OpenRouter runs no longer fail with a 400 error — An unrecognised field (`preferredMinThroughput`) was being sent in every OpenRouter request, causing all OpenRouter tests to be skipped with a provider error. The field has been removed; runs now go through as expected.
Live thinking preview — When a reasoning model (e.g. Claude with extended thinking, DeepSeek-R1) is working through its internal reasoning chain before producing its answer, the run dashboard now shows a live "Thinking: …" preview in yellow. Once the first real output token arrives the display switches back to the normal stream preview so you always know what the model is doing.
Playwright UI checks no longer hang indefinitely — A bug caused interaction-check runs (the step that clicks buttons and verifies state changes in the rendered artifact) to sometimes freeze the entire benchmark when Chromium failed to shut down cleanly. The browser-close step now has a 5-second hard deadline; if it is exceeded the process is force-killed and the run continues normally.
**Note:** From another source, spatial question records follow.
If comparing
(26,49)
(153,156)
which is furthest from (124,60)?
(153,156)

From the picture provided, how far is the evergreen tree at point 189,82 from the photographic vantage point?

More reliable judgment retries — The validation model (used to judge free-form and UI outputs) now retries more robustly on transient API errors, reducing cases where a network hiccup caused a test to incorrectly receive a score of 0.
Broader provider compatibility — The provider adapter now passes additional request headers when configured, improving compatibility with self-hosted and proxy-based API endpoints.